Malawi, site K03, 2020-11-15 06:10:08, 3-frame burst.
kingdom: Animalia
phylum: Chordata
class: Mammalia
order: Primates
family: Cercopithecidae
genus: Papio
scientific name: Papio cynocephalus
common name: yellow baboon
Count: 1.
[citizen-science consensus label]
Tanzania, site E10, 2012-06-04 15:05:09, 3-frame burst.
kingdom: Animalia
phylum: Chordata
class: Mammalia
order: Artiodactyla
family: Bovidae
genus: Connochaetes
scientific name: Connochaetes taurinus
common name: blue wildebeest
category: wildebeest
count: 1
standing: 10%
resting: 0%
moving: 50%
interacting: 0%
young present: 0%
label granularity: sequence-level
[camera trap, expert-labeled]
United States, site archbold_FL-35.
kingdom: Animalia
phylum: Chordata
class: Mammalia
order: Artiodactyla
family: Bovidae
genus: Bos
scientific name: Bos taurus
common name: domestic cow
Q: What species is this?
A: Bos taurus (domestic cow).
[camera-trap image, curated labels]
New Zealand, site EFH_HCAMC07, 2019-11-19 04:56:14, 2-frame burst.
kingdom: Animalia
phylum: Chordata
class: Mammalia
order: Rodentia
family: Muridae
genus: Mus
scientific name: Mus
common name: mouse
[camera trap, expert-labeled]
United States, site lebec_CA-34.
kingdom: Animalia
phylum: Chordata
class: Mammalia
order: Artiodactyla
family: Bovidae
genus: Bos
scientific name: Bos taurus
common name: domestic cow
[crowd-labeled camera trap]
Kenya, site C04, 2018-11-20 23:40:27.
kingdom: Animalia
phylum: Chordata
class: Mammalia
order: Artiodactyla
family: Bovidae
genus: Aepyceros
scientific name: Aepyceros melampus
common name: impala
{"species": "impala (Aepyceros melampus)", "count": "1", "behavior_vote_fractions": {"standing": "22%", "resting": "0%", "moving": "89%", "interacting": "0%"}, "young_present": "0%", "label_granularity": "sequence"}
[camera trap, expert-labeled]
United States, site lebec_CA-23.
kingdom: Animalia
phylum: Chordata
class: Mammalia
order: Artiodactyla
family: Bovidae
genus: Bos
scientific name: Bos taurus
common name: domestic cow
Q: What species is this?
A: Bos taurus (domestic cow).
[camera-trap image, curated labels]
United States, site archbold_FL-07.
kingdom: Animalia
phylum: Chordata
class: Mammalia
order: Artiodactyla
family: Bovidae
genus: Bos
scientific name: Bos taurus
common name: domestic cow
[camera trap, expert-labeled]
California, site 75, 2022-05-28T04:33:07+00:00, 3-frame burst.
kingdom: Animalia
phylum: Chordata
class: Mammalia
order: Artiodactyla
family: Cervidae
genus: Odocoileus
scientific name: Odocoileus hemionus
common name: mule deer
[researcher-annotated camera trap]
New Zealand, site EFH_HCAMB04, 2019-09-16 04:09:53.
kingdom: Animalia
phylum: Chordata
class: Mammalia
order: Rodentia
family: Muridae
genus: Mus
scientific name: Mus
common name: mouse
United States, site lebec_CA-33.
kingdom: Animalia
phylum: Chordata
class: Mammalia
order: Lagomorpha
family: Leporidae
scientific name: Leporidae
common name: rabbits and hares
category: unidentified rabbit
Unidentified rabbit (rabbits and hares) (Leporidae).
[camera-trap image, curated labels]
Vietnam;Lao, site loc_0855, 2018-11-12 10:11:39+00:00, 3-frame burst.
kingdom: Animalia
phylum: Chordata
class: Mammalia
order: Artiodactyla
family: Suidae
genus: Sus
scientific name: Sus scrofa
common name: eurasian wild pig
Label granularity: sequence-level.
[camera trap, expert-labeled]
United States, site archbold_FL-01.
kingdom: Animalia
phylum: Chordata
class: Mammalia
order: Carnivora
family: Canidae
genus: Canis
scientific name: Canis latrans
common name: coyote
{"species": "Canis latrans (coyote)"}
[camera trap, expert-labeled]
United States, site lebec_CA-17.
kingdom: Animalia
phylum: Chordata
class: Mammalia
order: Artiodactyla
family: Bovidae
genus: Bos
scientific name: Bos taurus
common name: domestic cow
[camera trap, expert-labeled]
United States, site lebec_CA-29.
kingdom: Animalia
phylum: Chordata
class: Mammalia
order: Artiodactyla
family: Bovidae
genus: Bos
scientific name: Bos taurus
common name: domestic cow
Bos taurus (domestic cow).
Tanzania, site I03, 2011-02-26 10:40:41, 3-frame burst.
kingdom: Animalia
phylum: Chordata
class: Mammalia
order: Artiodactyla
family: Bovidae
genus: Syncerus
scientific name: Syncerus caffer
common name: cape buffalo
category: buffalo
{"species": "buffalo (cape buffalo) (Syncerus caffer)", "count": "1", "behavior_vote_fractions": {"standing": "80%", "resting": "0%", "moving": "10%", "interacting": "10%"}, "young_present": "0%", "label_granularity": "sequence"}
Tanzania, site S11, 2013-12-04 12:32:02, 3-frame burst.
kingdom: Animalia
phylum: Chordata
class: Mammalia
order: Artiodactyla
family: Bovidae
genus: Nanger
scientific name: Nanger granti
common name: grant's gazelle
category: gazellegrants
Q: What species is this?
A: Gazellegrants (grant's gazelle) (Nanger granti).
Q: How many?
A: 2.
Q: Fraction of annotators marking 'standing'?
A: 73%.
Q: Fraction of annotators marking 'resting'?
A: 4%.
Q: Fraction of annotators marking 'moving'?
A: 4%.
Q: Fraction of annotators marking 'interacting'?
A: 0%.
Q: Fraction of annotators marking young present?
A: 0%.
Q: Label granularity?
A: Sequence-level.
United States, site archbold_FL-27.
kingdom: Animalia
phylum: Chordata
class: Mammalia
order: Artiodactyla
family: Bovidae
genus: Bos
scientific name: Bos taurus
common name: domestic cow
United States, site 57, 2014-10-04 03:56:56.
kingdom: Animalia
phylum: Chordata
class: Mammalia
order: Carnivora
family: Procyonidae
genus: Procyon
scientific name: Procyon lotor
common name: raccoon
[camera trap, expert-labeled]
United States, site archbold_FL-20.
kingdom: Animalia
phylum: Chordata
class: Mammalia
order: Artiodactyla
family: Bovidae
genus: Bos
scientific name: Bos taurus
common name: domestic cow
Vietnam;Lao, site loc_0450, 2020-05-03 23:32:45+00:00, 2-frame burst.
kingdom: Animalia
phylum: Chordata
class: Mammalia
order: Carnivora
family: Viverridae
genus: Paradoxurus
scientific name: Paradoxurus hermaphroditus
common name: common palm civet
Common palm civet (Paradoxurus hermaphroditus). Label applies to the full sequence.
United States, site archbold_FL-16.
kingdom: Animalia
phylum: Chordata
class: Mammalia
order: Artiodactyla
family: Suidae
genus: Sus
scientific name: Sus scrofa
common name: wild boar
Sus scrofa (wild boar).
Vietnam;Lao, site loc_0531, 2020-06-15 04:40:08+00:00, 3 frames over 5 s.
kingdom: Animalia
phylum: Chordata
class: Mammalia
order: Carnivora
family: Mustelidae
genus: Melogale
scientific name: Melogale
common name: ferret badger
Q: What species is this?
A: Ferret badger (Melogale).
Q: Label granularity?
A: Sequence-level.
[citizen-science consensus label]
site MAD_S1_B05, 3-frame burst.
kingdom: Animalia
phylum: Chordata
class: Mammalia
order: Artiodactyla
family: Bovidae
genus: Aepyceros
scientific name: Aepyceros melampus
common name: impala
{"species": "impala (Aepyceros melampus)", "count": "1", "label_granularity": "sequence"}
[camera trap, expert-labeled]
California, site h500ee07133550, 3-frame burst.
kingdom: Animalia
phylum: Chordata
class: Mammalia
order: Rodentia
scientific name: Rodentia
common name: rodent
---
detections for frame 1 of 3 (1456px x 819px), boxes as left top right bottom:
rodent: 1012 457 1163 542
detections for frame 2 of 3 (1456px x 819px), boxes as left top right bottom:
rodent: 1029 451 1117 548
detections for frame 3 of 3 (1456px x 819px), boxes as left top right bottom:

* PROBLEM
Going through the listing above, copy out every line that has the string "Tanzania".

* FINAL ANSWER
Tanzania, site E10, 2012-06-04 15:05:09, 3-frame burst.
Tanzania, site I03, 2011-02-26 10:40:41, 3-frame burst.
Tanzania, site S11, 2013-12-04 12:32:02, 3-frame burst.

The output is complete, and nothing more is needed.